* [Problem 1]
Copy, word for word, the part of the Reuters report on U.S. stocks and the Fed that starts at "In addition, San" and ends at "there into 2024.".
* [Problem 2]
Using the Reuters report on U.S. stocks and the Fed, decide whether each statement below agrees with it. Answer yes or no for each, and quote the words of the report that decide it. (a) The Fed raised interest rates by 50 basis points, as expected. (b) John Williams said he expects the Fed's aggressive tightening to cause a recession. (c) Mary Daly said the Fed's policy rates could stay at their peak into 2024.
* [Problem 3]
Extend the Reuters report on U.S. stocks and the Fed, beginning after its last paragraph.

* [Source extract]
NEW YORK, Dec 16 (Reuters) – U.S. stocks were poised for their third straight session of declines and second straight week of losses on Friday as fears grew that the Federal Reserve’s quest to stifle inflation would push the economy into a recession.
Equities have been under pressure since the U.S. central bank’s decision to raise interest rates by 50 basis points (bps), as expected. But comments from Fed Chair Jerome Powell’s signaled more policy tightening, and the central bank projected that interest rates would top the 5% mark in 2023, a level not seen since 2007.
Further comments from other Fed officials fueled the concern. New York Fed President John Williams said on Friday it remains possible the U.S. central bank will raise rates more than it expects next year. The policymaker added that he does not anticipate a recession due to the Fed’s aggressive tightening.
In addition, San Francisco Federal Reserve Bank President Mary Daly said it is “reasonable” to believe that once the Fed’s policy rates reached their peak, they could stay there into 2024.

* [Supplied records]
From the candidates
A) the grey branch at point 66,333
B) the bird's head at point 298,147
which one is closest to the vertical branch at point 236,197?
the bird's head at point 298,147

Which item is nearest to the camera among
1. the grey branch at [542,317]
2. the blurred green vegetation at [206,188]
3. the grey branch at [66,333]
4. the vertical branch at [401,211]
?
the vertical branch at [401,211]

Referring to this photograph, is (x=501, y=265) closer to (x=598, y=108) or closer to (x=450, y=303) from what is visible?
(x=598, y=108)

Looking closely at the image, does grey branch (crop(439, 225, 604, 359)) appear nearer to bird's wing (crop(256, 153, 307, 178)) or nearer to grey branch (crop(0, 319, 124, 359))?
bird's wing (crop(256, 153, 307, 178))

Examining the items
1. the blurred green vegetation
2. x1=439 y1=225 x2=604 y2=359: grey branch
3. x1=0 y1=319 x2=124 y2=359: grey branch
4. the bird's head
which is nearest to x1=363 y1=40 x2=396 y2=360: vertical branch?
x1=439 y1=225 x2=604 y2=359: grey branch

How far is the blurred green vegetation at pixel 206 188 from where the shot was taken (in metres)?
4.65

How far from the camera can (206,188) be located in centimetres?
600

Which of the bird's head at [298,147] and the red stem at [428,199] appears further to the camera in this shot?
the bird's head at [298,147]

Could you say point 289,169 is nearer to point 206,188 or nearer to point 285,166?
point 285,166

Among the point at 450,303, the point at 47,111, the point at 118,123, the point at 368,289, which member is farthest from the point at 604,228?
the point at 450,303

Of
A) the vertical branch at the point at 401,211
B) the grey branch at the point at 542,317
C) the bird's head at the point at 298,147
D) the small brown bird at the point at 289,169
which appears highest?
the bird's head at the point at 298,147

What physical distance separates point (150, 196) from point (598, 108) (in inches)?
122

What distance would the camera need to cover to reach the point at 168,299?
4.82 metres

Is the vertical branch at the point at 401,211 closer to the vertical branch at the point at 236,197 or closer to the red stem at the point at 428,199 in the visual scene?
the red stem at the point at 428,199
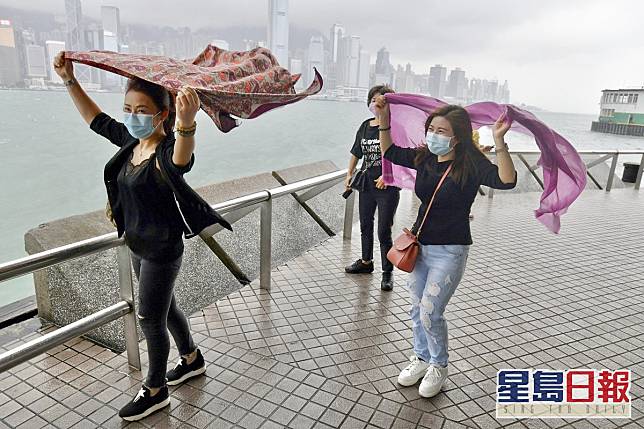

* [Task result 1]
In addition, San Francisco Federal Reserve Bank President Mary Daly said it is “reasonable” to believe that once the Fed’s policy rates reached their peak, they could stay there into 2024.

* [Task result 2]
(a) Yes: "the U.S. central bank’s decision to raise interest rates by 50 basis points (bps), as expected"
(b) No: "he does not anticipate a recession due to the Fed’s aggressive tightening"
(c) Yes: "once the Fed’s policy rates reached their peak, they could stay there into 2024"

* [Task result 3]
“The market yet again, it kind of seems like deja vu, seems to have gotten a bit ahead of itself as to how and when the Federal Reserve will become more dovish and start speaking in terms that makes the market understand when it is becoming less restrictive,” said Keith Buchanan, senior portfolio manager at Globalt Investments in Atlanta.
“The market has now become more fearful that if policy stays as restrictive as it is or can become toward the middle of next year, there are just fears that a policy mistake is more likely.”
The Dow Jones Industrial Average (.DJI) fell 462.36 points, or 1.39%, to 32,739.86, the S&P 500 (.SPX) lost 59.39 points, or 1.52%, to 3,836.36 and the Nasdaq Composite (.IXIC) dropped 143.51 points, or 1.33%, to 10,667.02.
Money market bets show at least two 25 bps rate hikes next year and a terminal rate of about 4.8% by midyear, before falling to around 4.4% by the end of 2023.
On the economic front, a report showed U.S. business activity contracted further in December as new orders slumped to their lowest level in just over 2-1/2 years, although easing demand helped cool inflation.
The tech-heavy Nasdaq on Thursday closed below its 50-day moving average, a key technical level seen as sign of momentum. The benchmark S&P 500 looked set to close below its own 50-day moving average for the first time since Nov. 9.
The prospects of a “Santa Claus rally”, or year-end uptick, in markets this year have dimmed, as the majority of global central banks have adopted tightening policies. The Bank of England and the European Central Bank were the most recent to indicate an extended rate-hike cycle on Thursday.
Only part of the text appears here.